Luego hubo una reacción explosiva por miedo, no por ira.
Kellie Finlayson reveló que temía por su vida después de que Jeremy entró en un pub concurrido durante un período de estrictas precauciones de Covid-19 mientras ella estaba recibiendo un tratamiento intensivo contra el cáncer.
Kellie (en la foto después de una cirugía reciente) se puso furiosa, temiendo que la exposición a Covid pudiera interrumpir su tratamiento contra el cáncer y poner en peligro sus posibilidades de supervivencia.
Jeremy inicialmente malinterpretó el enojo de Kellie, pensando que se debía al juego y no a los graves riesgos para la salud que implicaba.
“Perdí la cabeza. Nunca había estado tan enojada con Jeremy”, dijo.
“Estaba furioso con él por poner en riesgo mi salud al estar en un pub lleno de gente”.
Sin embargo, las cosas fueron de mal en peor cuando Jeremy inicialmente no entendió por qué estaba tan preocupada.
Según Kellie, él creía que su frustración se debía al juego y no a un riesgo para la salud mucho más grave.
Se puso a la defensiva y trató de minimizar la situación. “Nunca juego a las máquinas tragamonedas.
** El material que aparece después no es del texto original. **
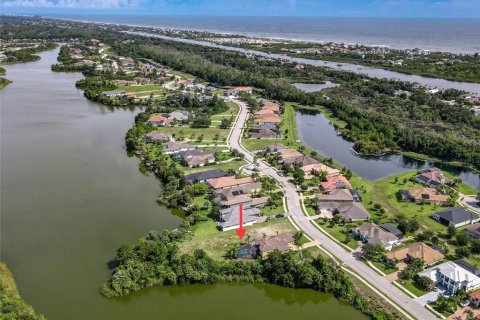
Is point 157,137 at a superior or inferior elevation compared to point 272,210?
superior

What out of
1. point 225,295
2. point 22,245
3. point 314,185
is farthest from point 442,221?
point 22,245

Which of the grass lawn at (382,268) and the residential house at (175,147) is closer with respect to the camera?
the grass lawn at (382,268)

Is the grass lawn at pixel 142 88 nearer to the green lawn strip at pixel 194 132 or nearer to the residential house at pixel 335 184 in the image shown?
the green lawn strip at pixel 194 132

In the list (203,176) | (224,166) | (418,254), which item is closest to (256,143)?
(224,166)

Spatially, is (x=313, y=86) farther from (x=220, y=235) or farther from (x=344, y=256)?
(x=344, y=256)

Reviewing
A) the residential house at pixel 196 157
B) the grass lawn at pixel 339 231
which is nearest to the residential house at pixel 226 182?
the residential house at pixel 196 157

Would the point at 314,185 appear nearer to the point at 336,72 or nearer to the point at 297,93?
the point at 297,93

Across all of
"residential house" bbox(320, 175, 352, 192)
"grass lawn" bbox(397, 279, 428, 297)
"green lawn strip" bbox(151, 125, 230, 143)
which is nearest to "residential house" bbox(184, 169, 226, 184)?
"residential house" bbox(320, 175, 352, 192)

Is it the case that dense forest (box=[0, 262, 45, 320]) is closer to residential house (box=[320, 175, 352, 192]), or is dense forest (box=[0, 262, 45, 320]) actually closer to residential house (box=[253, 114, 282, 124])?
residential house (box=[320, 175, 352, 192])
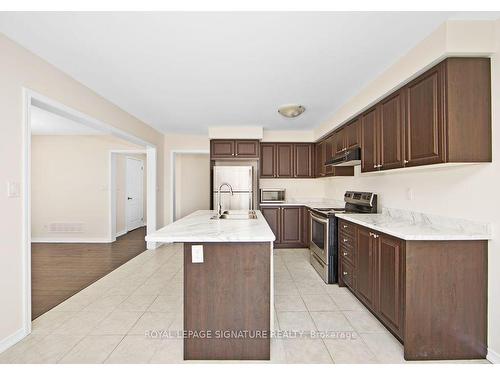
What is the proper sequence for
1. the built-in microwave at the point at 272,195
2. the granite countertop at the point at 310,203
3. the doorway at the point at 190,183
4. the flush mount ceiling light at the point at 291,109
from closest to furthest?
the flush mount ceiling light at the point at 291,109 < the granite countertop at the point at 310,203 < the built-in microwave at the point at 272,195 < the doorway at the point at 190,183

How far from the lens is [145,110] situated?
3781mm

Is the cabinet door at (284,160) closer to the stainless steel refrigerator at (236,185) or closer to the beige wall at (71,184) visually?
the stainless steel refrigerator at (236,185)

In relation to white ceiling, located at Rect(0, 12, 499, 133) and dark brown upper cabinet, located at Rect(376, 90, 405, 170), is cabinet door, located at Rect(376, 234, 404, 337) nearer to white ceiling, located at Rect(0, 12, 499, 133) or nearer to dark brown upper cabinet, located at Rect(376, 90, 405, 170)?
dark brown upper cabinet, located at Rect(376, 90, 405, 170)

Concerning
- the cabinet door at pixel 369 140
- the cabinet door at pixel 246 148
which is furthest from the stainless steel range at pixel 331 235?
the cabinet door at pixel 246 148

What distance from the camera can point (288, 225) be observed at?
485 cm

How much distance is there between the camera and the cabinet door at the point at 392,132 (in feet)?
7.43

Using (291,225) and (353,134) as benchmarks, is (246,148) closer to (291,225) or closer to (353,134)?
(291,225)

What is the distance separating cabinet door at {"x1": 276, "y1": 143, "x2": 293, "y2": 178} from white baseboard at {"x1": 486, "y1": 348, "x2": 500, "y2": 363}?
147 inches

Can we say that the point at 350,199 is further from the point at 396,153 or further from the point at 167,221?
the point at 167,221

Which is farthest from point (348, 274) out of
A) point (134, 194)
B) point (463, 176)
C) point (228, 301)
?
point (134, 194)

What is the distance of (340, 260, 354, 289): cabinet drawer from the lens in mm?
2760

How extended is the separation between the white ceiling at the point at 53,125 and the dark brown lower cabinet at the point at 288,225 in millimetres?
3248

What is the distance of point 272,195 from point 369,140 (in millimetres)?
2496

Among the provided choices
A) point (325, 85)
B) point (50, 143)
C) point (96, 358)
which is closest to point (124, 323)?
point (96, 358)
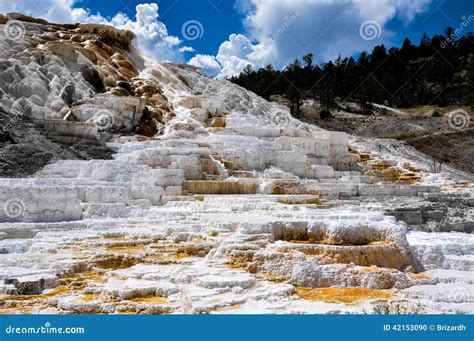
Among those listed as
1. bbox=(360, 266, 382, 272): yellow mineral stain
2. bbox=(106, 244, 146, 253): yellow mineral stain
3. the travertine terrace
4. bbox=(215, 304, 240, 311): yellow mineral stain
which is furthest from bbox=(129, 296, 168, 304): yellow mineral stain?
bbox=(360, 266, 382, 272): yellow mineral stain

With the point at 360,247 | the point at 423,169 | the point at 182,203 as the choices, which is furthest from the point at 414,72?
the point at 360,247

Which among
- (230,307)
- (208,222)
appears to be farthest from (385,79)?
(230,307)

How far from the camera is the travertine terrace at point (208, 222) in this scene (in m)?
4.99

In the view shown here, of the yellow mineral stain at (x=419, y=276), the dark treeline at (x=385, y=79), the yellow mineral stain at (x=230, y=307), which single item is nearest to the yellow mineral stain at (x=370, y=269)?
the yellow mineral stain at (x=419, y=276)

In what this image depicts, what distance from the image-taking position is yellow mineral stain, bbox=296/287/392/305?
508 centimetres

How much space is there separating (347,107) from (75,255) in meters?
36.0

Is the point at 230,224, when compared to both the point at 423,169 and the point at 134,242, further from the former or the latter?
the point at 423,169

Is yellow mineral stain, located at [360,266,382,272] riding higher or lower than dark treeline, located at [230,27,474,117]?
lower

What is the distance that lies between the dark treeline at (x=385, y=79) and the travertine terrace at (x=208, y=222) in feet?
60.4

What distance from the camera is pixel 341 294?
17.6ft

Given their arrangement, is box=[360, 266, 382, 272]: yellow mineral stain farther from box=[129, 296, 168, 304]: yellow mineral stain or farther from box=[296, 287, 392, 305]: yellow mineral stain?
box=[129, 296, 168, 304]: yellow mineral stain

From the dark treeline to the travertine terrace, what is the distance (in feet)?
60.4

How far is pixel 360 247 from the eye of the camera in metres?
6.44

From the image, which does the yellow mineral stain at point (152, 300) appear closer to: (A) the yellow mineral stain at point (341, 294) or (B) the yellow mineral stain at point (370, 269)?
(A) the yellow mineral stain at point (341, 294)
Fue sólo una pequeña bofetada, nada grande”, escribió.
Esta respuesta sólo aumentó su miedo.
“No lo entiendes”, le dijo.
“Si recoges el Covid del pub y me lo das, no podré continuar con mi tratamiento contra el cáncer, es el único tratamiento que me mantiene aquí.
El libro de Kellie Debe haber más reveló cómo la discusión se convirtió en un punto de inflexión, obligando a todos a comprender la gravedad de su condición.
Kellie dijo que Jeremy no se dio cuenta completamente de la gravedad de su condición hasta la discusión.
La gravedad del momento golpeó con fuerza y Kellie admitió que se derrumbó por completo.
“Estaba inconsolable”, escribió, y agregó que su madre “nunca antes me había visto así”.
Esta confrontación emocional se convirtió en un punto de inflexión no sólo en su relación, sino también en la seriedad con la que las personas que la rodeaban entendían su condición.
“La tensión era alta. Y mi reacción fue una revisión de la realidad”, dijo.
Kellie explicó que Jeremy no era plenamente consciente de los riesgos a los que se estaba exponiendo, en parte porque lo protegió de las realidades más duras de su diagnóstico.
“Él no se dio cuenta de la gravedad de la situación porque aún no había tenido que afrontarla”, dijo.
– Quizás no lo entendió del todo, porque lo protegí de muchas cosas.
Sólo ese momento de ira y miedo unió todo.
Kellie admitió más tarde que este argumento fue la primera vez que comprendió completamente la gravedad de un diagnóstico de cáncer.
Sólo mi enojo le hizo darse cuenta de lo grave que era la situación. Fue una experiencia de aprendizaje para todos”.
Al día siguiente, los efectos de la discusión todavía se sentían.
Kellie tomó la decisión de ir al hospital sin Jeremy y en lugar de eso le pidió a un amigo cercano que la llevara en auto.
“Al día siguiente todavía estaba enojada, así que le pedí a Zac que me llevara al hospital para recibir tratamiento en lugar de a Jeremy”, dijo.
Señaló que Zac tuvo una experiencia personal con el cáncer a través de su propia familia, lo que le dio una comprensión más profunda de lo que ella estaba pasando.
Mirando hacia atrás, Kellie admitió que el incidente la obligó a afrontar todo el peso de su diagnóstico.
“La ampliación hizo que todo pareciera más real”, dijo.
“No creo que haya llegado allí todavía para entonces”.
Aunque sabía que estaba luchando contra el cáncer, en ese momento lo que estaba en juego se volvió innegablemente claro.
“Quiero decir, entendí que tenía cáncer, pero todavía no entendía completamente la gravedad de la situación”.
Este argumento, dijo, proporcionó claridad no sólo a ella sino a todos los que la rodeaban.
“Se necesitó un argumento poderoso para poner el tema en el centro de atención. Para mí y para todos los que me rodean.